**SOURCE MATERIAL:**
::::
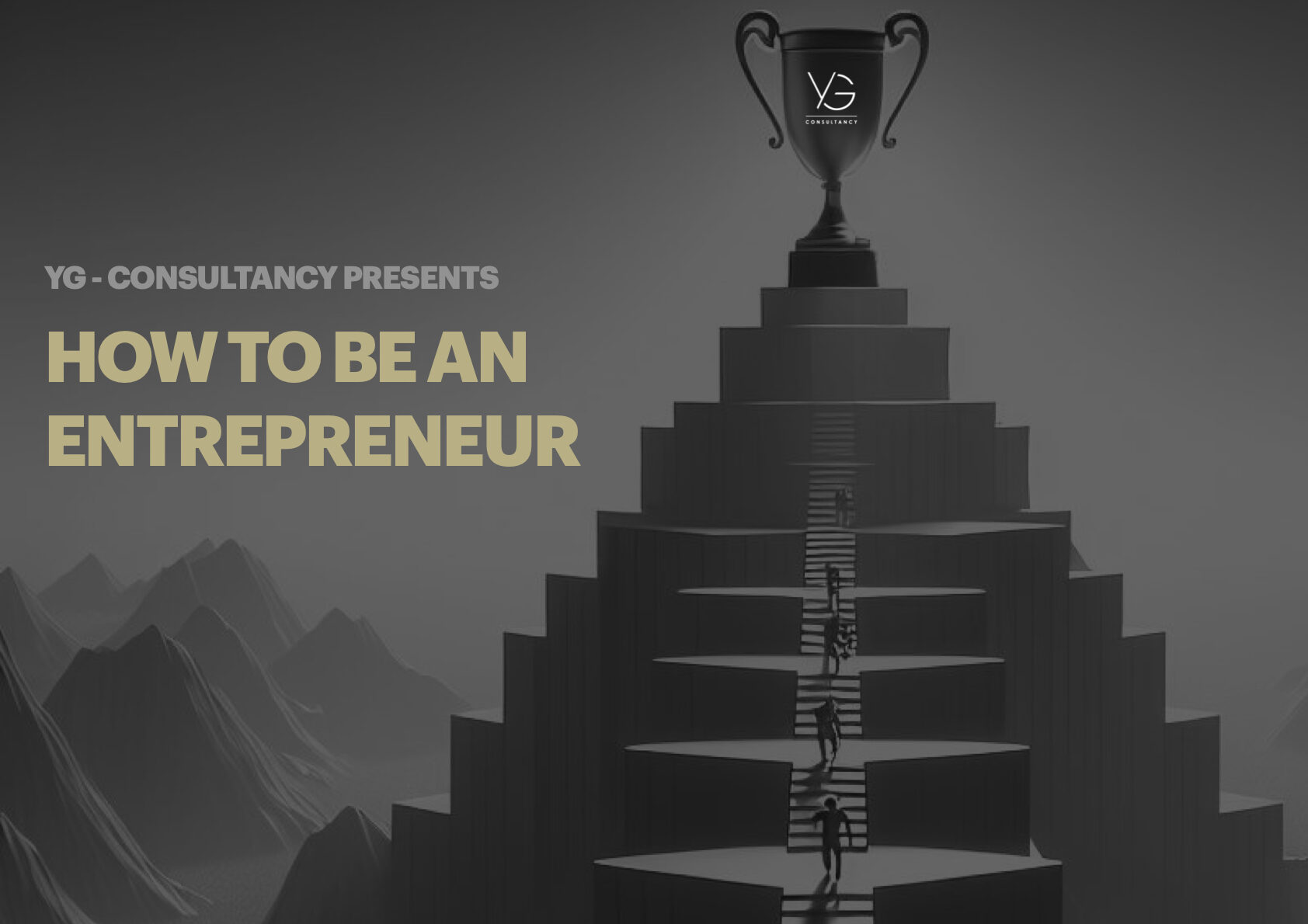 How to be an Entrepreneur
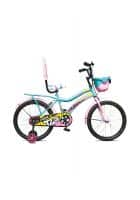 Leader Murphy 16T Single Speed Road Cycle For Kids (Sea Green/Light Pink)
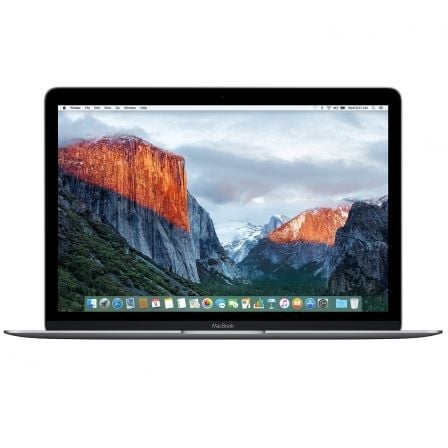 APPLE MACBOOK 12" GRIS ESPACIAL DUAL-CORE M3 1.2GHZ 8GB 256GB INTEL HD 615 - MNYF2Y/A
::::
**DESCRIPTION OF THE TASK:**
Could you give the listing again exactly as it stands, minus any pictures?

**SOLUTION FOR THIS TASK:**
 How to be an Entrepreneur
 Leader Murphy 16T Single Speed Road Cycle For Kids (Sea Green/Light Pink)
 APPLE MACBOOK 12" GRIS ESPACIAL DUAL-CORE M3 1.2GHZ 8GB 256GB INTEL HD 615 - MNYF2Y/A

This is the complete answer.